Comparative Reference Example (Synthesis of rubber emulsion) 2 In a stainless steel autoclave, 1,000 cc of pure water, 19.2 gr of Levenol WZ, 0.25 gr of potassium persulfate, 1.0 gr of allyl methacrylate and 500 gr of n-butyl acrylate
While stirring with a propeller-type stirring blade (350 rpm), nitrogen gas was flowed at 0.1 / min into the space of the flask.
The reaction was performed at 0 ° C. for 3 hours. Furthermore, Levenol WZ19.2gr,
1.0 gr of potassium persulfate, 140 gr of styrene, 60 gr of acrylonitrile and 5 gr of γ-methacryloxypropyltrimethoxysilane were charged, and emulsion polymerization was further continued at 70 ° C. for 4 hours.

The obtained acrylic rubber emulsion (solid content concentration: 40% by weight) was subjected to a coagulation treatment and further dried to obtain an acrylic rubber powder not supporting inorganic substances, and its particle diameter was 1,000 to 3,000 μm. Was.

(C) Effects of the Invention The organic polymer powder of the present invention can be used for other types of resins without requiring a large amount of solvent or strong stirring power.
Easy dispersion makes it possible to produce a resin that is commercially superior in toughness or relieves internal stress.Especially for adhesive resin, it has excellent performance in both peel strength and shear strength. Since it can be easily provided, it greatly contributes to various industries.

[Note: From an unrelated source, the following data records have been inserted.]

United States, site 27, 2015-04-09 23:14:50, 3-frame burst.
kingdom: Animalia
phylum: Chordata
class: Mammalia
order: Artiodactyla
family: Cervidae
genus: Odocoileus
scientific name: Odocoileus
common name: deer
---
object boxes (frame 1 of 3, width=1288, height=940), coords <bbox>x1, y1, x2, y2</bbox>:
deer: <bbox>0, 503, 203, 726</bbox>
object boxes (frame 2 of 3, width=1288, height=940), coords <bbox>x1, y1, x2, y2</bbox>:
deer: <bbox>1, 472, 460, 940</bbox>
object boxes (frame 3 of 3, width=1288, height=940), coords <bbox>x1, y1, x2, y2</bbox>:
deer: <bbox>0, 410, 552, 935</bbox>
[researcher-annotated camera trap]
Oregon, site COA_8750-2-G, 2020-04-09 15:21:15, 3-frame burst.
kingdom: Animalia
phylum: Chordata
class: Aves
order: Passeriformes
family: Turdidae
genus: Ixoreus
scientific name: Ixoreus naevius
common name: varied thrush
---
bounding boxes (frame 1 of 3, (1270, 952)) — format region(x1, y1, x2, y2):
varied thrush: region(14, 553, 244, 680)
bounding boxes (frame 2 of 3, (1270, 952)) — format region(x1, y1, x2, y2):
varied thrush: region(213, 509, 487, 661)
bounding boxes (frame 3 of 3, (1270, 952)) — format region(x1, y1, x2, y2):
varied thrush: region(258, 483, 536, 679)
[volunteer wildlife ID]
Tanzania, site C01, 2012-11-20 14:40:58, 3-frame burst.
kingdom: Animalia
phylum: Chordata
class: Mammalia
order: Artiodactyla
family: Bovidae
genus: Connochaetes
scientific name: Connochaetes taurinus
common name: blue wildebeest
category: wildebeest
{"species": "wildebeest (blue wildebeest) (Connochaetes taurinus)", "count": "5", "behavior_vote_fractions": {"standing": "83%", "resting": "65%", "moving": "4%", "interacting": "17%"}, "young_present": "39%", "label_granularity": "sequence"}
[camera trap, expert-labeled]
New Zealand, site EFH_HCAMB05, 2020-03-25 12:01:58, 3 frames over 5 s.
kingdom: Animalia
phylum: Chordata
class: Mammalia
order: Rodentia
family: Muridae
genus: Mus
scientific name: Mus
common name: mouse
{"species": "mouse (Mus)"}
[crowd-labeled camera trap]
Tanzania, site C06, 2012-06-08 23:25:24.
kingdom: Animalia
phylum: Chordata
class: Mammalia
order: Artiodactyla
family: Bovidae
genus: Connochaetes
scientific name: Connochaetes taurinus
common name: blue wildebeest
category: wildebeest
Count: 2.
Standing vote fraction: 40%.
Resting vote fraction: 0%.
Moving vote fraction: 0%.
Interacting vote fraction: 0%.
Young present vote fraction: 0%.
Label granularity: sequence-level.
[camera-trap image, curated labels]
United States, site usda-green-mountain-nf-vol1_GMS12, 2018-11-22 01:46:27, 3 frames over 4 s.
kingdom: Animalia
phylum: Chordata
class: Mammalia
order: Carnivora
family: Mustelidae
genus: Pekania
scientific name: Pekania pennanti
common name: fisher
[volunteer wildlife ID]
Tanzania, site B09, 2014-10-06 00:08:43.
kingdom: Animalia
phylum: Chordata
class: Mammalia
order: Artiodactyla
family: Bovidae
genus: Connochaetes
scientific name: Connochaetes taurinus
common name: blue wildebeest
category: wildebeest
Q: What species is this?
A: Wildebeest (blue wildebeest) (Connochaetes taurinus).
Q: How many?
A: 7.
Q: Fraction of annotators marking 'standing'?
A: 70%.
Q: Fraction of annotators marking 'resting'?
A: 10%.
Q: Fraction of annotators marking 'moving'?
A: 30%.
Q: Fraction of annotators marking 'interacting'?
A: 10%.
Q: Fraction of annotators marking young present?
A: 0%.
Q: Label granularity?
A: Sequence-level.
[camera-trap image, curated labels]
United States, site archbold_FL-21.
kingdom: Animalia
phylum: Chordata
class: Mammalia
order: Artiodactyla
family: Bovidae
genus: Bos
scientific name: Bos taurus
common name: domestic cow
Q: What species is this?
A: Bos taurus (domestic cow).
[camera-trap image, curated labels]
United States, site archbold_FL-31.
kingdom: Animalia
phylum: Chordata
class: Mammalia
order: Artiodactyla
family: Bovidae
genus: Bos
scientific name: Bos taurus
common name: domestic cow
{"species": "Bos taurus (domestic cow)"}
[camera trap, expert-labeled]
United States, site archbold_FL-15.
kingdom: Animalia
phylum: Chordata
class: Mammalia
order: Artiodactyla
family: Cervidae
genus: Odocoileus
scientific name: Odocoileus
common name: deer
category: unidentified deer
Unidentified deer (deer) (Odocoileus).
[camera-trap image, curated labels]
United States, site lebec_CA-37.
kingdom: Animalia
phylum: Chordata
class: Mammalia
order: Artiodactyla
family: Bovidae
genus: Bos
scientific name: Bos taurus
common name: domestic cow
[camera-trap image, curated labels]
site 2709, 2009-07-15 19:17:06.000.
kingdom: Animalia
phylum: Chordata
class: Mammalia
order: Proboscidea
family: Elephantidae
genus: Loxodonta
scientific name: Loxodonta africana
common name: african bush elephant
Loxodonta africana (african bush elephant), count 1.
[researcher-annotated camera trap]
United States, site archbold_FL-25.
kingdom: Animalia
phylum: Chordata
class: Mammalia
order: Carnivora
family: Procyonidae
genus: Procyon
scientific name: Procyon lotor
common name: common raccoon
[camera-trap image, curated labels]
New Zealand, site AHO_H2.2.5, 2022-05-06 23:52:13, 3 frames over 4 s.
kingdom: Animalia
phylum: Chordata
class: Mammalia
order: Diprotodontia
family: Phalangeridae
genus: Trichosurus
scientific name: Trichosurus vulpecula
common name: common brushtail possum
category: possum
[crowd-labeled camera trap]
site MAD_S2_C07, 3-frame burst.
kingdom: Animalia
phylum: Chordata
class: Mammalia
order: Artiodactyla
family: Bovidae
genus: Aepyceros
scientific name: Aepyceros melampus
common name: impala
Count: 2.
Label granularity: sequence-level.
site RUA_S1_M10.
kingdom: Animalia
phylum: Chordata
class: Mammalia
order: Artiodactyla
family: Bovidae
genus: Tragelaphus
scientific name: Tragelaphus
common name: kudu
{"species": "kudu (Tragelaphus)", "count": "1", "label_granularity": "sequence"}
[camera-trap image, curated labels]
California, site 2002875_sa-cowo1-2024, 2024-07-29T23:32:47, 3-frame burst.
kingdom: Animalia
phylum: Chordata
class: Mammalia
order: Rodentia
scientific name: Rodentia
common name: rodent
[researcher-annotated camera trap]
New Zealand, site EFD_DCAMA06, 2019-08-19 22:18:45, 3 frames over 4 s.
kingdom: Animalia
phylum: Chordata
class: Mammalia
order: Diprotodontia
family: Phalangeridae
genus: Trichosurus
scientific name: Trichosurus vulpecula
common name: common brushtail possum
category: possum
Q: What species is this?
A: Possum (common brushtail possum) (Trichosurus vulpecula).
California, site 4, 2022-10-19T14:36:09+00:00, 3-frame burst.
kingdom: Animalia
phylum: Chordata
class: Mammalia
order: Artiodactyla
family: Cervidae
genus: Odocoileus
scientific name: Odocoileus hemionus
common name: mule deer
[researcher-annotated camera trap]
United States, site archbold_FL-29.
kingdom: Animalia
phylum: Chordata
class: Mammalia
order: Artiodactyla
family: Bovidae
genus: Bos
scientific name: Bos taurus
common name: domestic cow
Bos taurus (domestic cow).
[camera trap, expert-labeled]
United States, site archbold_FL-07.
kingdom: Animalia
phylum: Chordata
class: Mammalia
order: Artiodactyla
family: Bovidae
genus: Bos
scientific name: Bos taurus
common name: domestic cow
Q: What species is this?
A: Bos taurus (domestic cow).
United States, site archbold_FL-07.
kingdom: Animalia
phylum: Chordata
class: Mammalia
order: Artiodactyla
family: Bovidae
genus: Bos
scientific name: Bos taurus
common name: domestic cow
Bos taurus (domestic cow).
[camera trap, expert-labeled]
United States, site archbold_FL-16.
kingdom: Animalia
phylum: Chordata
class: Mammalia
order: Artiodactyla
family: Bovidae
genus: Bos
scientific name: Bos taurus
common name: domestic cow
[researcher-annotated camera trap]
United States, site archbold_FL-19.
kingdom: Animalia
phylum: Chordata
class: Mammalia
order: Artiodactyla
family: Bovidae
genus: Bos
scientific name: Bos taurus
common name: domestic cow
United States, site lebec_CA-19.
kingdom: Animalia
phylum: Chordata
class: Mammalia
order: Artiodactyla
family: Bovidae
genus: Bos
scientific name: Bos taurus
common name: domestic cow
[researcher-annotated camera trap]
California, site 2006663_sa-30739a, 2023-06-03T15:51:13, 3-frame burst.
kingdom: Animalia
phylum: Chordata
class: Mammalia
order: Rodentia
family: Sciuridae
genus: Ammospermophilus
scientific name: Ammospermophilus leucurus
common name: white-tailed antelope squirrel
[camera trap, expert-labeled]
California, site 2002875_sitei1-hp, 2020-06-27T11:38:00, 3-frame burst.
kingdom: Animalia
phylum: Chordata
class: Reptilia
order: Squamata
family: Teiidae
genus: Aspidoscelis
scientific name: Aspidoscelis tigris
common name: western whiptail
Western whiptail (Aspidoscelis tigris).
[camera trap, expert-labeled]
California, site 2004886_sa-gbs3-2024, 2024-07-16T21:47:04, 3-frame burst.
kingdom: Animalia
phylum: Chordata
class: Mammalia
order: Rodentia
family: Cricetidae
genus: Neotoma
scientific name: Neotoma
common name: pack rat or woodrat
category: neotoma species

 ──────────────────────────────────────────────────続 き Continuation of the front page (31) Priority claim number Japanese Patent Application No. 2-171191 (32) Priority date Hei 2 (1990) June 28 (33) Priority claim country Japan (JP)

Claims (1)

(57) [Claims] 1. A polymer powder having a particle diameter of 30 .mu.m or less, wherein an inorganic material derived from an inorganic sol is supported on the surface of a rubber-like polymer powder.